Parte do livro NTPUPS
De repente me vi atuando outra vez, vítima da minha própria tragédia, eu era o retrato da " pobre menima rica". Vivendo da ausência do pai falecido e presa a uma mãe narcisista e controladora.
Eu tinha absolutamente tudo! Dinheiro, uma boa posição social, amigos e ainda assim não conseguia me livrar da sensação de ter sido escalada para esse papel a força, senti que haviam escrito o roteiro da minha vida antes mesmo de eu estar consciente pra opinar.
No canto do salão, eu encarava sorrindo uma dezena de estranhos da minha classe, um olho na dança e o outro no copo do cavalheiro a minha direita, pensei comigo mesma, é claro! Ele também está a interpretar.
Então comecei a divagar alucinando na minha fantasia secreta. Éramos só eu e minha mente, um momento de quietude e desatenção.

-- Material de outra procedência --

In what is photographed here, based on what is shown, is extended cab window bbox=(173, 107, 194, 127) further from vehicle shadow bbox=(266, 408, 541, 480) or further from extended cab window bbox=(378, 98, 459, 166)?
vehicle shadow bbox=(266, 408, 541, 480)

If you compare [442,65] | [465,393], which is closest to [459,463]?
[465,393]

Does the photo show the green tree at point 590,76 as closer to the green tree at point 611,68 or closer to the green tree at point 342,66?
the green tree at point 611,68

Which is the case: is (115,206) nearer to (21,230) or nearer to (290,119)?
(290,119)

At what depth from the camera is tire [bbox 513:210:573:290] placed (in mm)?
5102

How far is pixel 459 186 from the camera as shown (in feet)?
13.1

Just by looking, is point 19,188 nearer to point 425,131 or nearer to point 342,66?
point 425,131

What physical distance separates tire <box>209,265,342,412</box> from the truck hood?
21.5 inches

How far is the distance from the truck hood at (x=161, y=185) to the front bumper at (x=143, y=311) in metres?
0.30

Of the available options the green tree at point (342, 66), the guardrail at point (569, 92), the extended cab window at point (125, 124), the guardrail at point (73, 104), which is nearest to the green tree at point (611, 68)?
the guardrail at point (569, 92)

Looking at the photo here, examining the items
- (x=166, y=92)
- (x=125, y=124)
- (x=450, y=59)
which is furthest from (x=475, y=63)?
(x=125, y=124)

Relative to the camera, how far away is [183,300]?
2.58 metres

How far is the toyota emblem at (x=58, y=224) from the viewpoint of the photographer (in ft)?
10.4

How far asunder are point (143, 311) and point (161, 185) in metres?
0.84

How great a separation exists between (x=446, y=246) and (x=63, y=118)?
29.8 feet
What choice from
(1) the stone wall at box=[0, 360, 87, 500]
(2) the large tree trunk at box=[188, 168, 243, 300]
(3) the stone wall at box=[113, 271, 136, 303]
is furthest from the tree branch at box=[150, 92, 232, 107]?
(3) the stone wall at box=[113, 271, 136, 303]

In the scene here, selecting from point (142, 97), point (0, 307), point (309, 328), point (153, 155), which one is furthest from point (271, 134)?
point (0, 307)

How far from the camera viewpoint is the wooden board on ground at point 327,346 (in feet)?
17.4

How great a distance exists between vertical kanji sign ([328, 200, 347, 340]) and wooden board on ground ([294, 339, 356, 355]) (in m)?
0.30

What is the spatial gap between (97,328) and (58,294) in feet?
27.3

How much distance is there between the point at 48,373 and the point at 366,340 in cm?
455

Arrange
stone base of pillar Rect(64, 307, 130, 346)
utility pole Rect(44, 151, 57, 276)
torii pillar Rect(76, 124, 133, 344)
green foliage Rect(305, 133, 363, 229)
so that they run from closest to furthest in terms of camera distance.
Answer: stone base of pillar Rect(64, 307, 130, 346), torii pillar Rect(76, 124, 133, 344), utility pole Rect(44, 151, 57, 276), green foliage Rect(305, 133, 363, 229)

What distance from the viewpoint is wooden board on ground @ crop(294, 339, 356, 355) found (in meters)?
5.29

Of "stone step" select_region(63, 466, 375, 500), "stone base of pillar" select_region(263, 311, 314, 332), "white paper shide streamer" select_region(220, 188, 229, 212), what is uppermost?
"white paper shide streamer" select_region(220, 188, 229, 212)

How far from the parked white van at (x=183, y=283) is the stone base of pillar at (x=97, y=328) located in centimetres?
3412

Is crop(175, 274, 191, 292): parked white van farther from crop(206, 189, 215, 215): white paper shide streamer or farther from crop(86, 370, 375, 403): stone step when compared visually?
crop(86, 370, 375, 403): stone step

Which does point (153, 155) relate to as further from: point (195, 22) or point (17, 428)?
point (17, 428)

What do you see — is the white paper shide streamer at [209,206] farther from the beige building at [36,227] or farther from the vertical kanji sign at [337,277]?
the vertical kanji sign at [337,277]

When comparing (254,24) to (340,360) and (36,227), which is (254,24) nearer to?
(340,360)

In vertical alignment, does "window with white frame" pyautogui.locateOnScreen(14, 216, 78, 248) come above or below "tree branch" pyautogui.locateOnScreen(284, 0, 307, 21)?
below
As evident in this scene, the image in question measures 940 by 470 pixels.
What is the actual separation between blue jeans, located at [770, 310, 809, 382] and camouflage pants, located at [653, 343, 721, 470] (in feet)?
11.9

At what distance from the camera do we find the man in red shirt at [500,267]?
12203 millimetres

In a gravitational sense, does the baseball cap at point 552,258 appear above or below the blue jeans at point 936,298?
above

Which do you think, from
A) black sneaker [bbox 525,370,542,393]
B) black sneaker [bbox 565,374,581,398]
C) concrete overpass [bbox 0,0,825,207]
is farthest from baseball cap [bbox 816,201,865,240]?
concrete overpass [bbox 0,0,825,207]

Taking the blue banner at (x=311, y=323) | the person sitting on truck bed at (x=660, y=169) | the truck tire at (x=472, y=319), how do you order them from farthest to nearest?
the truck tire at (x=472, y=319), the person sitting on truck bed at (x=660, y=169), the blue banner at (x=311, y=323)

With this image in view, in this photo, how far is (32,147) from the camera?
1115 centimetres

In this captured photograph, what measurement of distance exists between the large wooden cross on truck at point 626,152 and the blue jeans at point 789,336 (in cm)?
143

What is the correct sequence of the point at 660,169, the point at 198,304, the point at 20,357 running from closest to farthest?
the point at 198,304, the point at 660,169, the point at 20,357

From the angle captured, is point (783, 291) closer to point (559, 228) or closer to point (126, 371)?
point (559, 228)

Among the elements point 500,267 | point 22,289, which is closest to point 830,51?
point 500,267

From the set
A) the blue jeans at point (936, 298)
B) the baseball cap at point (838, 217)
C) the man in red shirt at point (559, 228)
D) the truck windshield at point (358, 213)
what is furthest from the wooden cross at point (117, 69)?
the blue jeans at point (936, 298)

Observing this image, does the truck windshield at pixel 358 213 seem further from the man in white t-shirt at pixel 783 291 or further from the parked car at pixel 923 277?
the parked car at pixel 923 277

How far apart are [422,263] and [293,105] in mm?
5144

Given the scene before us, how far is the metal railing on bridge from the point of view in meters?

Era uma vez um homem de bem, sua esposa e filhos o esperavam ansiosos, escutando com cuidado cada pequeno barulho do lado de fora do quintal, até por fim o avistarem ali na porta. Simultaneamente, as crianças correram ao seu entorno, saltitando a sua frente, um beijo lhe imploravam, porem o cansaço e a decepção de ser somente aquilo lhe assombrava. Eu sou pai, sou marido. Quem sou eu? O homem questionava, mas a resposta sempre desencontrava o seu espírito.
Ele veio para aquela festa arrastado, até certo ponto tinhamos algo em comum.
Sua mulher e filhos o deixaram ali sentado e o mesmo pediu ao garçom um copo de whisky, acho que é isso que os homens bebem.
Lá estava ele então, a algumas poucas horas, interpretando ao meu lado. Sem beber uma única gota sequer, tilhintava o copo centímetros da mesa, depois tornava o pousar outra vez, encarando o salão lotado, esperava mais alguns segundos e o tornava a agarrar com mão. Aquela cena se estendeu por toda a noite, e eu ali, pensando quando ele dar se ia conta de que aquilo não estava certo, talvez nunca, pensei de imediato. Talvez nunca.
Por fim, ele se levantou, apertou um sorriso fúnebre e foi ao encontro de sua família, o copo ficou lá, cheio, e o homem eu vi desaparecer dos meus olhos, vazio.